Ammonia is a critical chemical that sustains the global food chain by feeding approximately 40% of world’s population. Ammonia can also be utilized as a clean fuel or energy carrier to power efficient energy conversion devices. However, ammonia production based on Haber-Bosch process is increasingly challenged by scalability and energy intensity (consuming almost 2% of the world’s energy). Ideally, feasible ammonia synthesis processes enabling intermittent operations at milder conditions and smaller scale, as well as the integration with renewable energy sources, will bring the technological breakthrough in order to better suit current societal needs.

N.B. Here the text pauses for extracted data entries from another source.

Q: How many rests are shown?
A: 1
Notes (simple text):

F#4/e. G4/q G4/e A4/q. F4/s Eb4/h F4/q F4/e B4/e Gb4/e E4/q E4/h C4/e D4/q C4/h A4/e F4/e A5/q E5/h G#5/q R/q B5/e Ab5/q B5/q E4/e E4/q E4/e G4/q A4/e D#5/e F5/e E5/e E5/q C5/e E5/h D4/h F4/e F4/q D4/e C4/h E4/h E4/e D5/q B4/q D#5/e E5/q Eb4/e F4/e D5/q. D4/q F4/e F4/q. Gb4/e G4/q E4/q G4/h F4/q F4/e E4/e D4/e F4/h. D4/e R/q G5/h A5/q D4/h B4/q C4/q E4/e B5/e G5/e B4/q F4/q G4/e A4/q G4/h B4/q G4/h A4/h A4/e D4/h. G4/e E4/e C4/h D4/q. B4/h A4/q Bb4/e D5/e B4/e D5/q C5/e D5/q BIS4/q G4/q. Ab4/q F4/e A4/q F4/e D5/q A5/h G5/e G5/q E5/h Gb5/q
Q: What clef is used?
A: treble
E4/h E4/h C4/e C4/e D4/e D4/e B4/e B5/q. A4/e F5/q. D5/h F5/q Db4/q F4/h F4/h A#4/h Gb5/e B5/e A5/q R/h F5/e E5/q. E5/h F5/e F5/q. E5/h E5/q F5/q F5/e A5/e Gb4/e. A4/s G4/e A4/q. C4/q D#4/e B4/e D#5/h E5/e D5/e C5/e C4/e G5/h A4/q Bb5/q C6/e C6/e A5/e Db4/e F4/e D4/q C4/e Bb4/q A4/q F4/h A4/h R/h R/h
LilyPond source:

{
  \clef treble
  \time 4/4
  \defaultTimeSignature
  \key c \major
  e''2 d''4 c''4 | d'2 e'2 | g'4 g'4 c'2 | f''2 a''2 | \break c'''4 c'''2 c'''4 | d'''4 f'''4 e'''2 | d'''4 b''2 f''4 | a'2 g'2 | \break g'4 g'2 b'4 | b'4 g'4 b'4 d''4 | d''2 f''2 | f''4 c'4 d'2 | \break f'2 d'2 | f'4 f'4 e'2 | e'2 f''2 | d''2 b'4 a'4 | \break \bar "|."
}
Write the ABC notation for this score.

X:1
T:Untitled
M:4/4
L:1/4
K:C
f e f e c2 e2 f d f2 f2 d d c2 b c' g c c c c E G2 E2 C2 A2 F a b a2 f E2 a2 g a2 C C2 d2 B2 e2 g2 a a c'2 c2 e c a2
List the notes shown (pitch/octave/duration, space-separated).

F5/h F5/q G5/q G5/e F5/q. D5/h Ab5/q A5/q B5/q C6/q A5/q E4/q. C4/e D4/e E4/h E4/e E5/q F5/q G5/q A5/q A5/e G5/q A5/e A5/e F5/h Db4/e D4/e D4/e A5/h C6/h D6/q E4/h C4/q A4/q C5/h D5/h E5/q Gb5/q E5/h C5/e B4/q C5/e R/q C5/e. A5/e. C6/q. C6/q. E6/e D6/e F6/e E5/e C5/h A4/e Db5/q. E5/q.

In this talk, theoretical density functional theory (DFT) will be used to evaluate a class of novel alternative materials for N₂ activation, ammonia formation and decomposition. Specifically, our recent work on transition metal or alloy-based nitrides (TMNs) will be discussed to show that the knowledge of molecular mechanism from theory is necessary and can lead to the formulation of guidelines to help identify appropriate materials and their optimizations. TMNs have been successfully demonstrated in stepwise, atmospheric ammonia synthesis in a nitridation cycle. Recent studies have also suggested that TMNs are also promising materials to catalyze N₂, via electroreduction, to ammonia under ambient conditions. By following a Mars-van Krevelan mechanism, we identified that the nitride formation thermodynamics and nitrogen species diffusion kinetics under relevant process condition are both the key and will invoke the consideration of both aspects simultaneously in the nitridation-reduction cycle. To improve the TMN performance, the simple strategy to modify the electronic structures of TMN by alloying with other transition metals, targeting both bond formation and nitrogen transport within TMN, will be presented. Derived from our computational findings, bifunctional materials that are capable of efficient N₂ activation and ammonia synthesis in synergy may hold the ultimate solution. Potential candidate materials that can be deployed for electrochemical or thermal ammonia production will be presented.